How to Use the WMI Code Creator
Our first tool makes exploring WMI easier and can even help you write your queries! To start, download the Microsoft Code Creator. Extract the files to an IT share and launch WMICodeCreator.exe. After it loads the WMI classes, select the second drop down menu and start exploring!
Remember our laptop WMI query from the last post? The WMI Code Creator can let you see the query in a GUI format. Select the Win32_Battery class and then choose BatteryStatus as your properties. To see results, press the Search for Property Values button. You should now see your computer’s batterystatus!
On the right hand side, you can see what your WMI query would look like in VB Script. The syntax in the script (Select * From….) shows you how to organize your query. A very similar tool for PowerShell can be downloaded here.
How to Use the WMI Tester to Troubleshoot Group Policy
Need to see if your new WMI query will work? Our second tool allows you to import WMI queries and test them against remote machines!

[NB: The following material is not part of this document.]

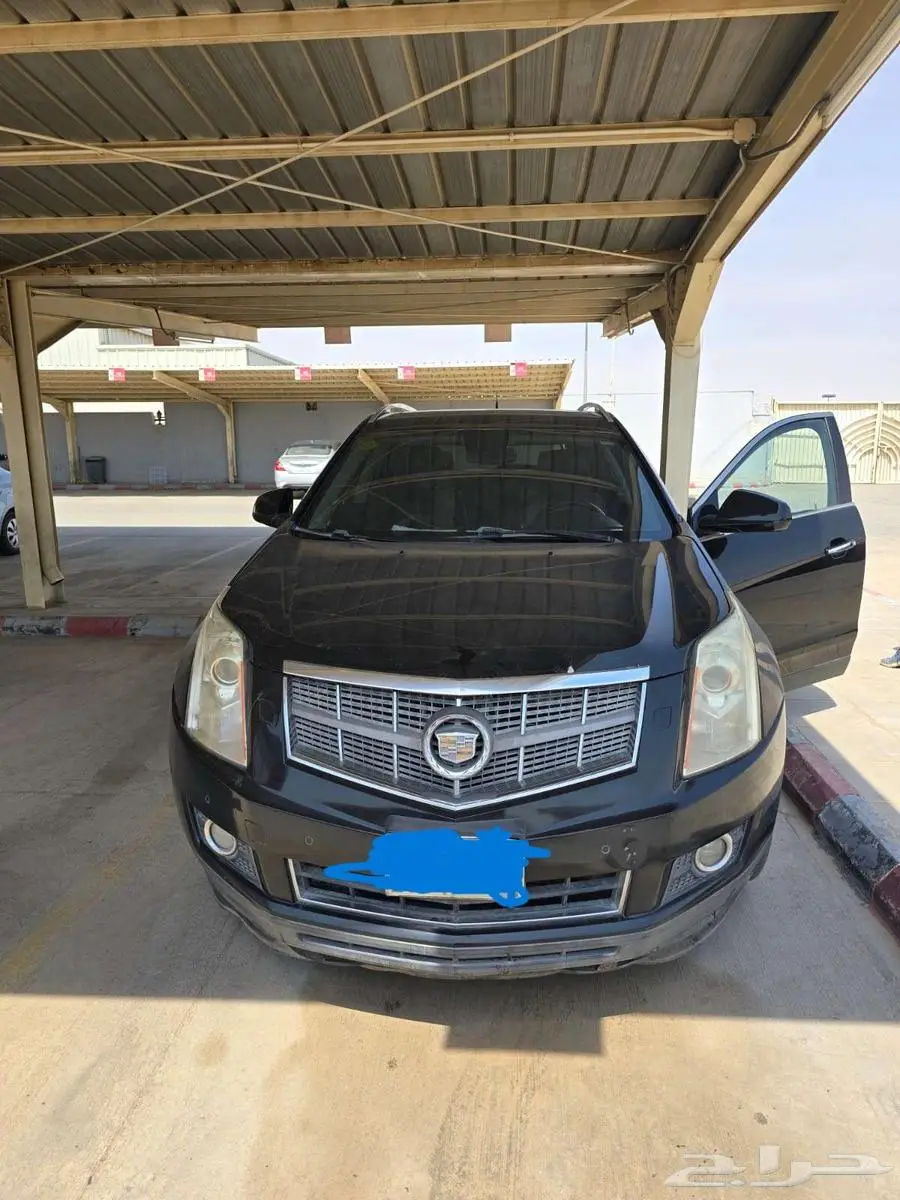 Cadlillac SRX  2011  191000 KMS index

Download the WMI Filter Validation Utility here. It does require you to register first but the this tool is well worth that hassle. This tool will also run from a network share so place it in a UNC and pin an icon to your taskbar.
Launch the tool and press the retrieve button. It will take a second to search the WMIPolicy container in Active Directory and to populate the list of WMI queries. Right click on any query and select validate. Type in the name of a computer and press Validate Now. The wizard will remotely query the machine. When the query completes, you will see if it evaluated as True or False. You will see how long the query took to process. In the picture below, we are testing a filter that checks for a piece of hardware.

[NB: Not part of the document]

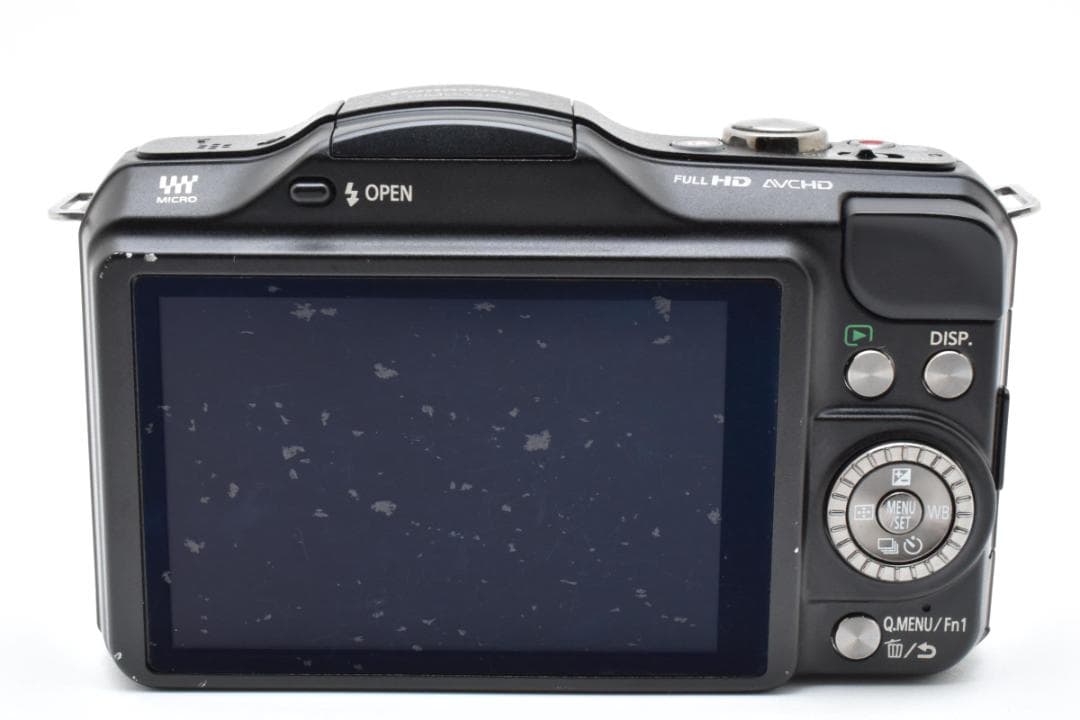 ★美品★ パナソニック ルミックス DMC-GF5 ボディ #20339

WMI Queries and Group Policy Issues
In the screenshot above, you will notice that it took just over a second to process our WMI filter. Potentially, this could be bad. WMI Filters make Group Policy dynamic! You can do some amazing things with it. The downside is that a WMI filter has to process every time Group Policy processes. If you have ten GPOs with ten separate WMI filters that take 2 seconds a piece, your startup times are delayed by 20 seconds.

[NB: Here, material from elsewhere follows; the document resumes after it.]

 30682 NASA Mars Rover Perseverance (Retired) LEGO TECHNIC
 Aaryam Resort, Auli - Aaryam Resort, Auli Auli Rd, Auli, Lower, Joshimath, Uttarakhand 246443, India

You can mitigate this problem. Always test a WMI filter first before deploying it to see the average run time. If your computers are starting automatically, startup times might not be a big deal for you. You can also substitute Item Level Targeting (ILTs) for some WMI filters (OS level, OU/group membership/time of day/etc).
If you do use WMI filters and ILTs, remember that the WMI filter applies first. It determines if the GPO is even applicable to the machine. If the WMI filter evaluates as true, then the ILTs can be evaluated. We are going to really dive into ILTs in a future post.
So what do you think about WMI? How are you using it in your environment? Any lingering questions?